BRIEF :: Gather every line of the listing below that contains the word "closest" and copy each one out in full.

(Excerpts from a spatial reasoning dataset)
______

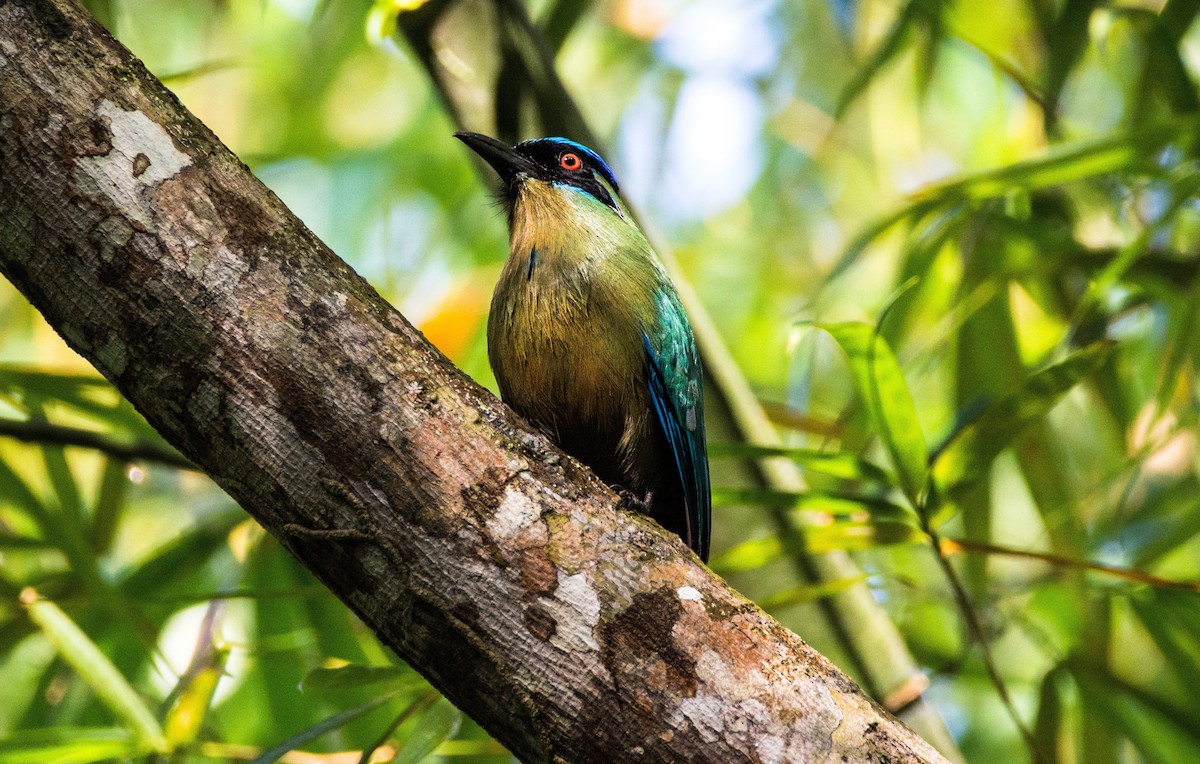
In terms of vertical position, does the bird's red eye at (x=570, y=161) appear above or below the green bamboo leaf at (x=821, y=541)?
above

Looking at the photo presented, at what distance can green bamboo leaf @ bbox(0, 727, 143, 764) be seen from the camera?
3252 mm

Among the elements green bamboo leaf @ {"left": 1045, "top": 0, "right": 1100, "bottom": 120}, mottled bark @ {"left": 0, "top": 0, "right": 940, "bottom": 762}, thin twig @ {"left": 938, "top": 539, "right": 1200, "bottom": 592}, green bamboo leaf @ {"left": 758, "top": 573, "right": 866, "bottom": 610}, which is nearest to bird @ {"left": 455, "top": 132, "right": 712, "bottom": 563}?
green bamboo leaf @ {"left": 758, "top": 573, "right": 866, "bottom": 610}

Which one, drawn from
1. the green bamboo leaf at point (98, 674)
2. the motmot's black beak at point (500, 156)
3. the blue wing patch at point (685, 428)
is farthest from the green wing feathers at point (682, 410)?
the green bamboo leaf at point (98, 674)

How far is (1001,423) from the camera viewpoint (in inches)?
128

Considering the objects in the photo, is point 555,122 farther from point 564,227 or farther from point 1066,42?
point 1066,42

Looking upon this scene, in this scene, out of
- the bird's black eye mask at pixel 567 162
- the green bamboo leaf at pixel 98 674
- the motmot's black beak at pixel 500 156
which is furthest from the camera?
the bird's black eye mask at pixel 567 162

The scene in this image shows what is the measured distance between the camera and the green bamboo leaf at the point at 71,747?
325 cm

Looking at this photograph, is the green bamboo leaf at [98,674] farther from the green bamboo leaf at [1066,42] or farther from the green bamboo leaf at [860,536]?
the green bamboo leaf at [1066,42]

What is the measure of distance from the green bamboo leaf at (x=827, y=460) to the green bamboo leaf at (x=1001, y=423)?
183 millimetres

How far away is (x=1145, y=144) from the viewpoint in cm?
360

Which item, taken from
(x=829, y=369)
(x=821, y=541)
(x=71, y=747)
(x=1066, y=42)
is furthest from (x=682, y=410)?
(x=829, y=369)

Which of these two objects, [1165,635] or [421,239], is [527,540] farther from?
[421,239]

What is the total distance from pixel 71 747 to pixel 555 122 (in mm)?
2476

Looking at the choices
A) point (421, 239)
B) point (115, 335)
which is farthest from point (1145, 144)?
point (421, 239)
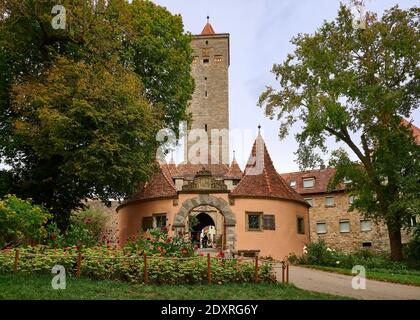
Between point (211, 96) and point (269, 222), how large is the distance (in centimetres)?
1737

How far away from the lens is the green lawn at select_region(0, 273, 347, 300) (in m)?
10.5

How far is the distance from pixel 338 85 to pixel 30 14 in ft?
50.5

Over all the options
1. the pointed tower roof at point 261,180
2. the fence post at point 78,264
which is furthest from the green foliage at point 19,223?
the pointed tower roof at point 261,180

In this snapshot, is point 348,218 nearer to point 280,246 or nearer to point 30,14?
point 280,246

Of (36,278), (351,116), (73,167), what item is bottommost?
(36,278)

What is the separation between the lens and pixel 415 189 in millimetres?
23312

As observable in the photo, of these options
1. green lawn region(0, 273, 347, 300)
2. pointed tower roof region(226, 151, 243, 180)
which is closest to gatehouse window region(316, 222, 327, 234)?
pointed tower roof region(226, 151, 243, 180)

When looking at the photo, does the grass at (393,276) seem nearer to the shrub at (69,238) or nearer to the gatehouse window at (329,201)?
the shrub at (69,238)

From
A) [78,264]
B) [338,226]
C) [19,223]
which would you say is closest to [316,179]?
[338,226]

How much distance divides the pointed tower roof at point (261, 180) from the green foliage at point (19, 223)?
38.3 ft

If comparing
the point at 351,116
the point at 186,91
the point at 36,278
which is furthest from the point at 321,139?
the point at 36,278

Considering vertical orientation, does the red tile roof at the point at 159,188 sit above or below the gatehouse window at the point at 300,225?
above

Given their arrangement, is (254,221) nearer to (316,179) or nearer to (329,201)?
(329,201)

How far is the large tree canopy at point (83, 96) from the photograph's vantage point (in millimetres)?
18984
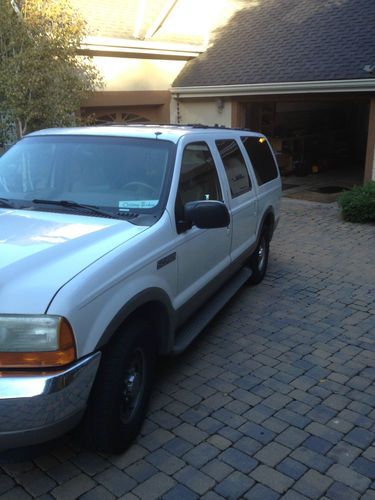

______

TASK RESPONSE ::
which is closest to gatehouse window region(316, 222, 327, 234)?
which would you say is closest to [316,179]?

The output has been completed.